What Building a Business Taught Me About Health (And About Coming Home to Myself)
- Gabriela Cabrera-Kimchi

- Feb 25
- 3 min read
If you don’t know this about me — in a past life, I was a political and violent risk consultant.
In my 20s I went to the London School of Economics and I wanted to save the world.
I lived in policy papers, global affairs, strategy decks — advising companies investing in Latin America on risk, stability, and long-term positioning.
And then motherhood happened.
And burnout happened.
And somewhere in that transition, I left that world behind.
I reinvented myself after burnout and retrained in functional medicine. Built something new. Built something meaningful. But I distanced myself from that earlier version of me.
This weekend, I had the honour to reconnect with my LSE world after Wellness with Gaby was selected as one of only 10 businesses to join the Female Founders Retreat, hosted by LSE Generate — the hub of entrepreneurship at LSE.

And what surprised me wasn’t just the nostalgia:
It was the realisation that building a business and working on your health have far more in common than I ever allowed myself to see.
Here’s what crystallised for me over this weekend:
1. Metrics Can Guide You — Or Control You
In political risk, it was data, forecasts, probability models.
In business, it’s revenue, engagement, growth rate.
In health, it’s calories, the scale, body fat percentage.
Metrics are useful. They’re tools.
But when they become your identity, you lose perspective.
Burnout taught me this the hard way. When your worth becomes tied to output — whether intellectual, financial, or physical — everything feels heavy.
Sustainable growth in business and in health happens when metrics inform you, not define you.
2. Momentum Matters More Than Mood
In consulting, deadlines didn’t care how you felt.
In business, the algorithm doesn’t care either.
And your body? It doesn’t magically transform because you feel motivated for three days straight.
Progress requires consistency.
One phrase from the weekend keeps echoing: momentum over mood.
You don’t wait to feel confident. You don’t wait to feel ready.
You move anyway.
But after burnout and motherhood, I’ve learned something important:
Momentum doesn’t mean overdrive.
It means steady, aligned action with your body and its rhythm.
The kind that builds resilience instead of depleting it.
3. Short-Term Intensity Doesn’t Beat Long-Term Vision
I used to operate in intensity.
Big ambitions. Big responsibility. Big pressure.
But intensity without recovery leads to burnout — in careers, in business, and in bodies too.

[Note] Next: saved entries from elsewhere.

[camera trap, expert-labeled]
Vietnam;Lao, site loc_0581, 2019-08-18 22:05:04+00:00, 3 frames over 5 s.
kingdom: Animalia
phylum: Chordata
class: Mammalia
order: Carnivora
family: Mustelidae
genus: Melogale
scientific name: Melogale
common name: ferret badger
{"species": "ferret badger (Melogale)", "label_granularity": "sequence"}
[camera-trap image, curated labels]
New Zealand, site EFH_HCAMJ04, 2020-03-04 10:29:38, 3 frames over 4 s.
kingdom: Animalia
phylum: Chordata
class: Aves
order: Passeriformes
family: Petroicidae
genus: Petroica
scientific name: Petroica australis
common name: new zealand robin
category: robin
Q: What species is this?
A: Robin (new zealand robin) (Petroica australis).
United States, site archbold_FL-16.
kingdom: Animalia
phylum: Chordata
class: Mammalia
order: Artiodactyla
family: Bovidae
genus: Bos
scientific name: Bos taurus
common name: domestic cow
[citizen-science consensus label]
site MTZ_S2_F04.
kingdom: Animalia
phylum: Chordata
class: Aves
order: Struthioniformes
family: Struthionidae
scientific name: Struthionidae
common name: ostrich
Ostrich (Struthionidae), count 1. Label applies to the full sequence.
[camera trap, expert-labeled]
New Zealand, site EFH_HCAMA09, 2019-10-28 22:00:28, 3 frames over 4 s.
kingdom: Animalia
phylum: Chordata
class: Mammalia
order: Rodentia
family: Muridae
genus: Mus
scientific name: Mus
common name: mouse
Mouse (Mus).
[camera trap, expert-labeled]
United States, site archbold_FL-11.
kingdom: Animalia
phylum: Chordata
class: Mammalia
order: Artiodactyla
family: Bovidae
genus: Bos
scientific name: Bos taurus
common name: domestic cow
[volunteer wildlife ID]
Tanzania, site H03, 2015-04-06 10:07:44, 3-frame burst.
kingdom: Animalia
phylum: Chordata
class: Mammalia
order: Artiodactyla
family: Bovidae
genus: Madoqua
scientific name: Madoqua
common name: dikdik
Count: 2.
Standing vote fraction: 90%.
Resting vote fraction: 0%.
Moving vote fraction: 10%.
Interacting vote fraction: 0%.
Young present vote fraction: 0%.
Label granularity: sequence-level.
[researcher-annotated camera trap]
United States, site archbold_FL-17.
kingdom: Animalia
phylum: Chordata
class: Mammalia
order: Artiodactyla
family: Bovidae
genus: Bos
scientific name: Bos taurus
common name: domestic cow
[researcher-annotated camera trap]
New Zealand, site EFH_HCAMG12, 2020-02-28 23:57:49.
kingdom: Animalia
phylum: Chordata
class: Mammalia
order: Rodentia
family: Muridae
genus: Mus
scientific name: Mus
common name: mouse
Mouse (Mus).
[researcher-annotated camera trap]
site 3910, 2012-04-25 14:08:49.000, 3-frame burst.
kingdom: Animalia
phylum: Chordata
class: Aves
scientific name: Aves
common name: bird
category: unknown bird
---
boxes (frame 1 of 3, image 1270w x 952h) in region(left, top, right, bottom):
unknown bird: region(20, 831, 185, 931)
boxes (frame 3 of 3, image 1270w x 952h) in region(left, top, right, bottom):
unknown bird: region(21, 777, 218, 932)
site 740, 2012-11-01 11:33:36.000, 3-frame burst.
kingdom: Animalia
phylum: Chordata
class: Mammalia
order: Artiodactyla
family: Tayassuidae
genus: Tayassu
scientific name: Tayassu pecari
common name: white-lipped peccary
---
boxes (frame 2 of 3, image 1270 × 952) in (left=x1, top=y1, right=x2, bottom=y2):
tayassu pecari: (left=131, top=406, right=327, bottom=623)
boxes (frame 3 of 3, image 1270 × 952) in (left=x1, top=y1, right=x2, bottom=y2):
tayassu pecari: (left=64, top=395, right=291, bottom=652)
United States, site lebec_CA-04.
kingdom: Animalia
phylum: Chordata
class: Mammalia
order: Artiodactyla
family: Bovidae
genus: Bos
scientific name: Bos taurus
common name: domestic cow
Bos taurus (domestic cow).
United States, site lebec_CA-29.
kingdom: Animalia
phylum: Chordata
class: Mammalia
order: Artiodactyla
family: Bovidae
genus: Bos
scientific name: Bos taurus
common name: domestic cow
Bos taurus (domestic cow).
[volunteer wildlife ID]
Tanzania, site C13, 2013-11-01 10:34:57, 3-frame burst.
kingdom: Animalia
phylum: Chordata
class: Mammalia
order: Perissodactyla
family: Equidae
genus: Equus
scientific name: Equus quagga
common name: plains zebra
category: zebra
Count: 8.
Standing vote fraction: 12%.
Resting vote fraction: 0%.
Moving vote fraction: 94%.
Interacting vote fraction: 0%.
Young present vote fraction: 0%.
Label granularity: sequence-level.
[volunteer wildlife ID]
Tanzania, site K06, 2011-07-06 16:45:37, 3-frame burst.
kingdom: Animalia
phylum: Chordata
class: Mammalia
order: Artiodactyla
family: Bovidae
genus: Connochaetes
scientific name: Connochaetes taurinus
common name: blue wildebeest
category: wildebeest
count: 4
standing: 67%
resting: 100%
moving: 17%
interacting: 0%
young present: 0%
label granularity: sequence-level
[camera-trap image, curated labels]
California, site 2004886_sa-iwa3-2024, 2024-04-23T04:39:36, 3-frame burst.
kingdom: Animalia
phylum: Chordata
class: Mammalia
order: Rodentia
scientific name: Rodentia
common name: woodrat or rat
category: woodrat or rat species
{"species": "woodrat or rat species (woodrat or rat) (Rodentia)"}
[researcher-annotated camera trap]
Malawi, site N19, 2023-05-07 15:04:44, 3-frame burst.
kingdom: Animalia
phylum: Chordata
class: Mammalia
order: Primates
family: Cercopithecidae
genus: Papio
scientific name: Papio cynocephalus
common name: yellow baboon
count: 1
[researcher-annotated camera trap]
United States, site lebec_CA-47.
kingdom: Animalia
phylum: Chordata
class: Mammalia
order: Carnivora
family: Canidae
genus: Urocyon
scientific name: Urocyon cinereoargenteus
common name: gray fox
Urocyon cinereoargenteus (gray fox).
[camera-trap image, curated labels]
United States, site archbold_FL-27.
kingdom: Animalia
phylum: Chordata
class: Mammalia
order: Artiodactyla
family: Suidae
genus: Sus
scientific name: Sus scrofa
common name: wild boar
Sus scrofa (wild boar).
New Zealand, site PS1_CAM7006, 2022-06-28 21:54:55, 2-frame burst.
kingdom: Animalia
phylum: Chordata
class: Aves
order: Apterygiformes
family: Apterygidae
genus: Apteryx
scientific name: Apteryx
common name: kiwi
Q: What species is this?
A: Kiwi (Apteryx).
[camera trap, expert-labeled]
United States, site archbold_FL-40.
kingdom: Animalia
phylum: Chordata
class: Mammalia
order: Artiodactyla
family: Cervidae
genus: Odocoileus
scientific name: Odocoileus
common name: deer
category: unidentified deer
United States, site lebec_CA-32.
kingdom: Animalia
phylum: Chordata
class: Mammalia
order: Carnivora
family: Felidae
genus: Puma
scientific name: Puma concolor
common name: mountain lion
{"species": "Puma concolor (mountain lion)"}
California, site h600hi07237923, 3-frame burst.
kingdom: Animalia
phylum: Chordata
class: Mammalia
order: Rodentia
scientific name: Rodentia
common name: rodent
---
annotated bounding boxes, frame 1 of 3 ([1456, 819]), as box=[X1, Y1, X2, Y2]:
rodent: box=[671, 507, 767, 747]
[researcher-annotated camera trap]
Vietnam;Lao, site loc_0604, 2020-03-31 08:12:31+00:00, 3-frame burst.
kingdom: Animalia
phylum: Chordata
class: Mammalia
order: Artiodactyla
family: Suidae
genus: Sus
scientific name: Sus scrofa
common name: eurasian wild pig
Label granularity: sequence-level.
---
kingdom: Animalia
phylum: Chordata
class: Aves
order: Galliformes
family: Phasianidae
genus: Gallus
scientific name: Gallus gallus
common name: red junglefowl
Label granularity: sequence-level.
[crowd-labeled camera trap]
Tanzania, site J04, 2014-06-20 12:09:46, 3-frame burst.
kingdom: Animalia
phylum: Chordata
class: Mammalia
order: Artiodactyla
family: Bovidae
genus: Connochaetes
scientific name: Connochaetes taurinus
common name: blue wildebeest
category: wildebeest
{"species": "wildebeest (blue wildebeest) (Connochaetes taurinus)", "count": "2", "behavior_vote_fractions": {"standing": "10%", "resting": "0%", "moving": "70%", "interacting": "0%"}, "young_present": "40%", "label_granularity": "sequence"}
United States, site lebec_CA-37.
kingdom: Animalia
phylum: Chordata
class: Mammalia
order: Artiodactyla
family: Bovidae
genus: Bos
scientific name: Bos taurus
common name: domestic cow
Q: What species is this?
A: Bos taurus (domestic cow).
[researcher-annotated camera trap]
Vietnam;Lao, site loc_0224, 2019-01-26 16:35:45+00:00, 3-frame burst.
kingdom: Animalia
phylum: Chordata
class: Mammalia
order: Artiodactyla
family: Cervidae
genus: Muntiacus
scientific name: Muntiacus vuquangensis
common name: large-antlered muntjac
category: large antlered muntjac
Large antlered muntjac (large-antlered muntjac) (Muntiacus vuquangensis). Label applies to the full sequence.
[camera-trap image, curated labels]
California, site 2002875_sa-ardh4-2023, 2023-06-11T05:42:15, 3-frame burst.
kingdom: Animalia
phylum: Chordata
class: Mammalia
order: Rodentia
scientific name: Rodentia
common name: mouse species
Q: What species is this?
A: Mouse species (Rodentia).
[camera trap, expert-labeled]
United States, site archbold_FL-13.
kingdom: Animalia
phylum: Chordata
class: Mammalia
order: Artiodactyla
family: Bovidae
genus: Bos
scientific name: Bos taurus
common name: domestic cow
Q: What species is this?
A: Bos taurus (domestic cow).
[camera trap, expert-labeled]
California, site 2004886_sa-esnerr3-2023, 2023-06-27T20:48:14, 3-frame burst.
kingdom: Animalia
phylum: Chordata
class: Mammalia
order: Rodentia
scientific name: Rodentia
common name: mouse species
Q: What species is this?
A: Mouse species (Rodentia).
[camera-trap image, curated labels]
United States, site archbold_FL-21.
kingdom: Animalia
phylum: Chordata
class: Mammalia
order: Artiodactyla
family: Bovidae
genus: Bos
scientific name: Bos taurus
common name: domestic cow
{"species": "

Crash diets don’t create health. Hustle sprints don’t create sustainable companies. Adrenaline doesn’t create legacy.
Longevity does.
And longevity requires pacing, strategy, perspective, and permission to rest.
Stepping back this weekend reminded me that sometimes the most strategic move is not pushing harder — but zooming out.
4. Self-Trust Is the Real Foundation
Rebuilding my body after burnout and my career after I recovered forced me to work on self-trust first.
And the same principle applies in both health and business:
You can follow every expert. Copy every blueprint. Execute every tactic.
But if you don’t trust yourself — your judgment, your timing, your capacity — you’ll always feel unstable.
Self-trust is the true growth strategy.
5. You Have to Become the Person Before You See the Results
In health, you don’t become disciplined after you see results. You become disciplined first — and then the results follow.
In business, you don’t wait until you “feel” like a leader. You start making decisions from that identity before the external validation arrives.
And in life?
You don’t become integrated after everything makes sense.
You choose integration first.
Building a body or business are not separate journeys.
They’re all identity work.
And maybe growth isn’t about becoming someone new.
Maybe it’s about coming home to the parts of you that were always meant to coexist.
We win. Or we learn.
Either way — we grow.
Thank you to LSE Generate, the hub of entrepreneurship at LSE, for creating this space. And thank you to the Jessica Vollman Foundation for funding and championing women founders.
I’m deeply grateful to be part of this community.